Uma equipe internacional de cientistas propõe uma técnica baseada em plasma para produzir oxigênio em Marte, no intuito de apoiar a exploração humana do planeta. Os resultados da pesquisa foram publicados no Journal of Applied Physics.

Astronauta em Marte
A presença humana em Marte depende da produção de oxigênio no local, e alguns estudos buscam a melhor forma de fazer isso. Crédito: dottedhippo/istockphoto

Como todos sabemos, o oxigênio é um gás fundamental para ambientes respiráveis, suporte de vida, produção de combustíveis e apoio à agricultura. Ser capaz de colhê-lo in loco em Marte será vital para futuras missões tripuladas.
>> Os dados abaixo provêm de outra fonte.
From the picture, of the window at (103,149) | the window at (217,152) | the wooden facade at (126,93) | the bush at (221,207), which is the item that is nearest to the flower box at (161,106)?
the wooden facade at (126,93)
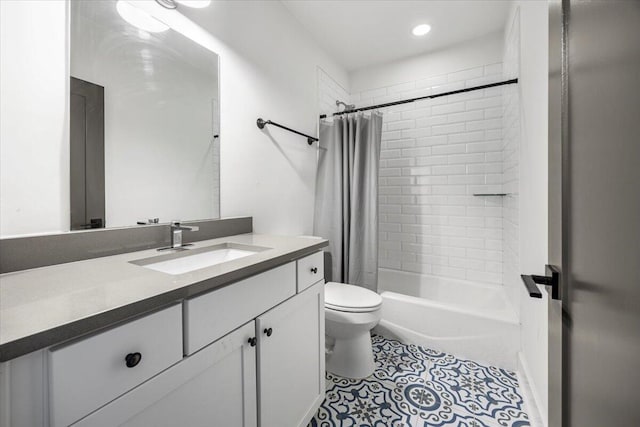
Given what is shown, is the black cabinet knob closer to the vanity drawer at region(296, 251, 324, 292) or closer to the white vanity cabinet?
the white vanity cabinet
No entanto, produzir oxigênio por lá representa um grande desafio. 

Embora haja muito do elemento químico oxigênio na atmosfera marciana, ele está preso em moléculas de dióxido de carbono, que são muito difíceis de quebrar. “É aqui que o plasma pode ajudar”, explica o autor Vasco Guerra, físico da Universidade de Lisboa, em Portugal, em comunicado. 

Segundo Guerra, o plasma contém partículas livres de carga, incluindo elétrons, que são leves e facilmente aceleradas a energias muito altas com campos elétricos.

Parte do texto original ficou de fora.